> _RECORDS FOR THE TASK_:
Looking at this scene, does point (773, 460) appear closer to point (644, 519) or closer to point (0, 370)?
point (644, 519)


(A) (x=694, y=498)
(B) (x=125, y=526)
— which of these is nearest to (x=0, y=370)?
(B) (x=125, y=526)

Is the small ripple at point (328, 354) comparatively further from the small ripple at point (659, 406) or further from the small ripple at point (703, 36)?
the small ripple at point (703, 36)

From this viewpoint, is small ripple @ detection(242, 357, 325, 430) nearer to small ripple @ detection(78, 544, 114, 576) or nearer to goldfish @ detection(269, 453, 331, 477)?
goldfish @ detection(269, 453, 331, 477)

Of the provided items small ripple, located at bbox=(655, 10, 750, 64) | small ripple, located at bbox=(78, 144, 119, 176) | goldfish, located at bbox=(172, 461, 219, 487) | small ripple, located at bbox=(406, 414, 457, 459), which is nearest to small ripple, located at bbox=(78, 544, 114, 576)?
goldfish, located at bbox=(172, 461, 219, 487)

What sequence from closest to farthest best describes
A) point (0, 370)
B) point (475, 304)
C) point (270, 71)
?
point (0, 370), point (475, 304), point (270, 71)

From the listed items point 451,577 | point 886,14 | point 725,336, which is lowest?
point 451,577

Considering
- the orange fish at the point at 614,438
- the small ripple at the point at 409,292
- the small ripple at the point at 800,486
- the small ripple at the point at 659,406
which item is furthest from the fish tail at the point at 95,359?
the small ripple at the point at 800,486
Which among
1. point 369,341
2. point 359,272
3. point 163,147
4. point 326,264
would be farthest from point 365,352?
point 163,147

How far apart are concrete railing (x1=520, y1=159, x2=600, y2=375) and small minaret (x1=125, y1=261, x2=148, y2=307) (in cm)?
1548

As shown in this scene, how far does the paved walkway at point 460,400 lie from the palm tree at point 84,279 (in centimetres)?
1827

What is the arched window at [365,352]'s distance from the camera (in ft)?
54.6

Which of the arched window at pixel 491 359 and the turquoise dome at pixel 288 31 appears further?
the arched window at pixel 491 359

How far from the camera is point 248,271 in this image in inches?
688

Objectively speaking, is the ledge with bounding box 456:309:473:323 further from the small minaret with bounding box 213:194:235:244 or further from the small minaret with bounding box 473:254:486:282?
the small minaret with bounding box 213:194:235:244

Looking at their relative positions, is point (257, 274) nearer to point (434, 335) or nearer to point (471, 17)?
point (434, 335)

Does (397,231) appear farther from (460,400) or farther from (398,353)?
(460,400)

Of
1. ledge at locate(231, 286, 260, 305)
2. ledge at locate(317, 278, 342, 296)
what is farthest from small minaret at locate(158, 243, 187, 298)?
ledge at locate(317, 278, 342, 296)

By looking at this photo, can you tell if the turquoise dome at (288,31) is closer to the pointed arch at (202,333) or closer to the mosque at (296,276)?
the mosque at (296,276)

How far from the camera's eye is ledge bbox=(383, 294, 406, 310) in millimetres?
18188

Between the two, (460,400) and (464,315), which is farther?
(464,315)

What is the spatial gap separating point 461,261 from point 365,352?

> _WHAT IS BEING ASKED_: Copy out the data verbatim, starting at the line that contains "What is the arched" and continuing through the final line of the data.

> _FINAL RESULT_:
What is the arched window at [365,352]'s distance from the camera (in ft)?
54.6

Which of the arched window at pixel 491 359 and the turquoise dome at pixel 288 31 appears further?
the arched window at pixel 491 359

How far from the camera is point 248,271 in this image in inches?
688

Objectively speaking, is the ledge with bounding box 456:309:473:323 further from the small minaret with bounding box 213:194:235:244 or further from the small minaret with bounding box 473:254:486:282?
the small minaret with bounding box 213:194:235:244

Looking at their relative positions, is point (257, 274) nearer to point (434, 335) or nearer to point (471, 17)?
point (434, 335)

Does (397,231) appear farther from (460,400) or farther from (398,353)?
(460,400)

Of
1. ledge at locate(231, 286, 260, 305)
2. ledge at locate(317, 278, 342, 296)
what is farthest from small minaret at locate(158, 243, 187, 298)?
ledge at locate(317, 278, 342, 296)

By looking at this photo, can you tell if the turquoise dome at (288,31) is closer to the pointed arch at (202,333) or closer to the mosque at (296,276)?
the mosque at (296,276)

How far from the camera's eye is ledge bbox=(383, 294, 406, 310) in millimetres?
18188

Between the two, (460,400) and (464,315), which is farther?
(464,315)

What is the spatial gap separating point 461,261 from point 365,352?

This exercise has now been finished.